The Essence of Pakistan’s Economic Opportunity
The core of the article is the identification of a specific “window” for growth. Masud identifies several factors that converge to create Pakistan’s Economic Opportunity:
- The Youth Bulge and Digital Exports: While the Middle East Crisis might disrupt physical trade, it does not stop the flow of data. Pakistan’s young, English-speaking population is its greatest asset. Masud emphasizes that by investing in digital infrastructure, Pakistan can bypass the logistical hurdles of a fragmenting physical world and become a global hub for IT services and freelance labor.
- Regional Connectivity: Despite the crisis in West Asia, the landlocked Central Asian Republics (CARs) are desperate for access to warm waters. Pakistan’s ports in Karachi and Gwadar offer the shortest route. Masud argues that by facilitating transit trade, Pakistan can generate significant non-tax revenue and integrate itself into a regional value chain that is less dependent on Western whims.

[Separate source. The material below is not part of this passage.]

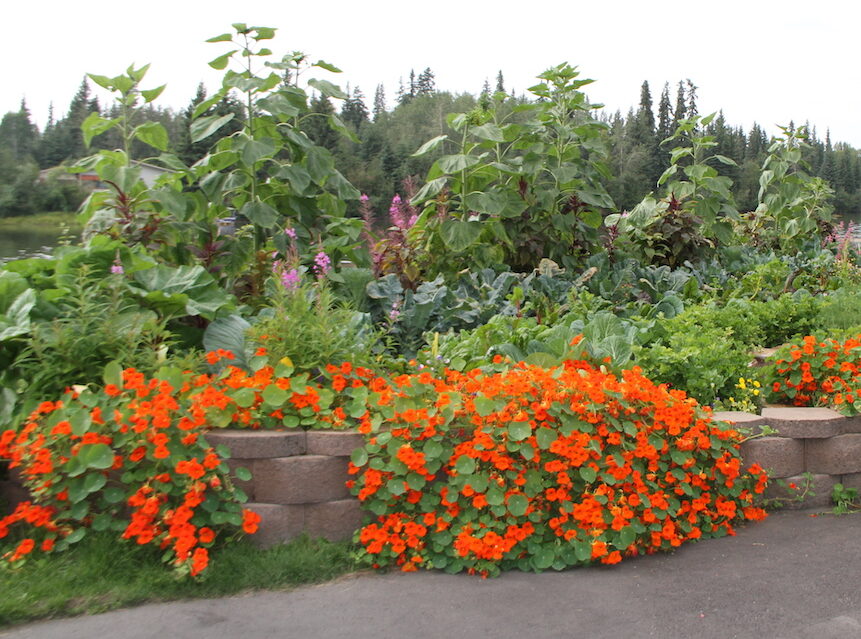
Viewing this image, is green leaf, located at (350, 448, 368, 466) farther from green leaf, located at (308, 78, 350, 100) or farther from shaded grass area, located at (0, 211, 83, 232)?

- Agriculture as an Industry: Masud calls for “Corporate Farming” and the modernization of the agricultural supply chain. In a world where food security is becoming a weapon of war, Pakistan’s fertile land—if managed with modern technology—could turn the country into a “food basket” for the Gulf, thereby leveraging the proximity to the Middle East Crisis zones to its economic advantage.
The Prerequisites for Success
Zafar Masud concludes with a warning: this opportunity is not guaranteed. It requires “Policy Consistency”—a rare commodity in Pakistan’s political history. He argues that the “Special Investment Facilitation Council” (SIFC) and similar initiatives must be protected from political volatility to give investors the confidence they need.
He also touches upon the role of the financial sector. To support a new Pakistan’s economic model, the State Bank and private commercial banks must collaborate to de-risk SME lending. Credit must flow to the sectors that produce goods for export, not just those that import luxury items for domestic consumption.
Conclusion: A Vision of Resilience
In summary, Zafar Masud’s article is a sophisticated synthesis of geopolitics and macroeconomics. He acknowledges that the crisis in West Asia and global fragmentation present terrifying risks, but he chooses to focus on the “strategic arbitrage” available to Pakistan.
The “Gist” of his message is clear: Pakistan’s Economic Opportunity lies in its ability to reform its internal structures while maintaining a neutral, trade-centric Pakistan’s foreign policy. By moving away from a debt-fueled Pakistan’s economic model and embracing its role as a regional manufacturing and digital hub, Pakistan can turn a fragmenting world into a foundation for its own prosperity. Masud’s call is for the state to stop acting as a “security provider” and start acting as an “economic facilitator.” Only then can the country break the shackles of its “boom-bust” cycles and achieve the “Economic Sovereignty” it has long sought.